= Beginning of Section =

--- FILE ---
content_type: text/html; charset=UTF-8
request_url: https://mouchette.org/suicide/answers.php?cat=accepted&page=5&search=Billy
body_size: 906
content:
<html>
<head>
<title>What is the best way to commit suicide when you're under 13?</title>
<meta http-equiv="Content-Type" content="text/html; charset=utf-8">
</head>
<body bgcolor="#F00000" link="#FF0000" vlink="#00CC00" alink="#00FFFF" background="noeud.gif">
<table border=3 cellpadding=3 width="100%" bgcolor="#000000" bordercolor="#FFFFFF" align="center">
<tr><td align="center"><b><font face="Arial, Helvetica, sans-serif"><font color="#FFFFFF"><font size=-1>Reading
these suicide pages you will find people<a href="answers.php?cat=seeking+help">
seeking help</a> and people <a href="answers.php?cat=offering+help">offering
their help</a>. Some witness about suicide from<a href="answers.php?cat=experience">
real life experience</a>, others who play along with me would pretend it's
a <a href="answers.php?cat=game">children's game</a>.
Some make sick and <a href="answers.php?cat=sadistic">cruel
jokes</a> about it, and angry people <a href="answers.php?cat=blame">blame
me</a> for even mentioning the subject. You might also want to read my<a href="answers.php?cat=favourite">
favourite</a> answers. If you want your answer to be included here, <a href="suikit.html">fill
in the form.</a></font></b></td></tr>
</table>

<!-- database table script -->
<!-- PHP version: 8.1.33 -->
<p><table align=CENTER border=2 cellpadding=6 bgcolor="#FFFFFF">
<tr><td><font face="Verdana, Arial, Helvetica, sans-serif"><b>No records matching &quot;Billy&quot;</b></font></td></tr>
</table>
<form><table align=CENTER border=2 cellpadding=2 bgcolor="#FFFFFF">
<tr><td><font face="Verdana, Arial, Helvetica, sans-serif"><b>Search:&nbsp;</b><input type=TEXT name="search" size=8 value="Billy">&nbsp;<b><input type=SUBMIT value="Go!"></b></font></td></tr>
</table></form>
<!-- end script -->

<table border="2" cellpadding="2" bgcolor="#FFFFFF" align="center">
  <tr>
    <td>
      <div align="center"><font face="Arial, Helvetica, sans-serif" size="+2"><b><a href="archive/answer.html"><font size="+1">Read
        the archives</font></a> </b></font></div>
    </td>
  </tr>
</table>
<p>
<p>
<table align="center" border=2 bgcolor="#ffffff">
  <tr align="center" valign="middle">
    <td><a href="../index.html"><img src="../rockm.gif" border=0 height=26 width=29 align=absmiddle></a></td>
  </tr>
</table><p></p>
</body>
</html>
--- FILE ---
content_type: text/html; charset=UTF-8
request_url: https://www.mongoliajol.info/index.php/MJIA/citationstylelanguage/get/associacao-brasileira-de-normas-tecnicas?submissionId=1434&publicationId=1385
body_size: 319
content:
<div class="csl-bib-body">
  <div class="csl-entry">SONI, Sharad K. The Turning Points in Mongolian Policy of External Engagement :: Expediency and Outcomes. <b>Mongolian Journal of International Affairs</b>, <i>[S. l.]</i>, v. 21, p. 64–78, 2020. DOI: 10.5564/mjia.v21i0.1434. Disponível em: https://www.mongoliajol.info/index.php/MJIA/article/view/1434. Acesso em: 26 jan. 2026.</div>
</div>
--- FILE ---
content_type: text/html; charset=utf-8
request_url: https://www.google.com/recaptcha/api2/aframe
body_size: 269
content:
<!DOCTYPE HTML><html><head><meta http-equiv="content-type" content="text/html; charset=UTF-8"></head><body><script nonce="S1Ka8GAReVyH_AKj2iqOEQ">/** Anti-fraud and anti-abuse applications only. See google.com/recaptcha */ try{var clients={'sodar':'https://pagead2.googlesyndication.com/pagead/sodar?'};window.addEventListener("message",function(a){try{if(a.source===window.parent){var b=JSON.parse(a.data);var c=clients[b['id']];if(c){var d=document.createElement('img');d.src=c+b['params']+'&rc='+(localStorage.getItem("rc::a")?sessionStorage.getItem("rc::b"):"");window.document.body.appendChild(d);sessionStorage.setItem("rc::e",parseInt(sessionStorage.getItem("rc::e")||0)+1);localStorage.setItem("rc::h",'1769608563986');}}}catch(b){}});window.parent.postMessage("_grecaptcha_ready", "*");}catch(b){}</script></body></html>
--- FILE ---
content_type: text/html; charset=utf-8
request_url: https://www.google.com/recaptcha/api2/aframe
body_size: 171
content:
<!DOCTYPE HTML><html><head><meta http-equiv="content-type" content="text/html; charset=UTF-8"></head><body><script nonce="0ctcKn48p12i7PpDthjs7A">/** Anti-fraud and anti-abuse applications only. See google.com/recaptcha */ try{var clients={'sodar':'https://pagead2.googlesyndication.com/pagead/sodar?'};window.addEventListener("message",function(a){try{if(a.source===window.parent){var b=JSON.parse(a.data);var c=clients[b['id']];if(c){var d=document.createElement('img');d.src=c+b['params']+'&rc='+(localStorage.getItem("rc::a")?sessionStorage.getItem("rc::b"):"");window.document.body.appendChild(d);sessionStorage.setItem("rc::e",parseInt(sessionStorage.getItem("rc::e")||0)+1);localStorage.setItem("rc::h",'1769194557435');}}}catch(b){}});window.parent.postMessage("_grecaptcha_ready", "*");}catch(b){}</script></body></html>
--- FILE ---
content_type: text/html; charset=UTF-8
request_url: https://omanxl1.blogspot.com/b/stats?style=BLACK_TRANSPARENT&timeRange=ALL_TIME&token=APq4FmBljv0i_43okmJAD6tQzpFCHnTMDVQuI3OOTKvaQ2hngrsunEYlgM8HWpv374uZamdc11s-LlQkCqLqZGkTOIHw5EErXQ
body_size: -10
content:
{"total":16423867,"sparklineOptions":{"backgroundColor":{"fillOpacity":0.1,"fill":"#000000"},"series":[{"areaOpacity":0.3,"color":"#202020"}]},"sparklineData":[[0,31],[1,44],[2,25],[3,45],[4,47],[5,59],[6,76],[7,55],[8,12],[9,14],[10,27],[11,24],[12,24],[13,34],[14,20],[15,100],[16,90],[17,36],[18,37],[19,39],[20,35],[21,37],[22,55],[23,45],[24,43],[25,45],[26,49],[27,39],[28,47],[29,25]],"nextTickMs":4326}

= End of Section =

_Directions for this task_
Filter the entries and keep only the lines holding "Some".

_Answer below_
their help</a>. Some witness about suicide from<a href="answers.php?cat=experience">
Some make sick and <a href="answers.php?cat=sadistic">cruel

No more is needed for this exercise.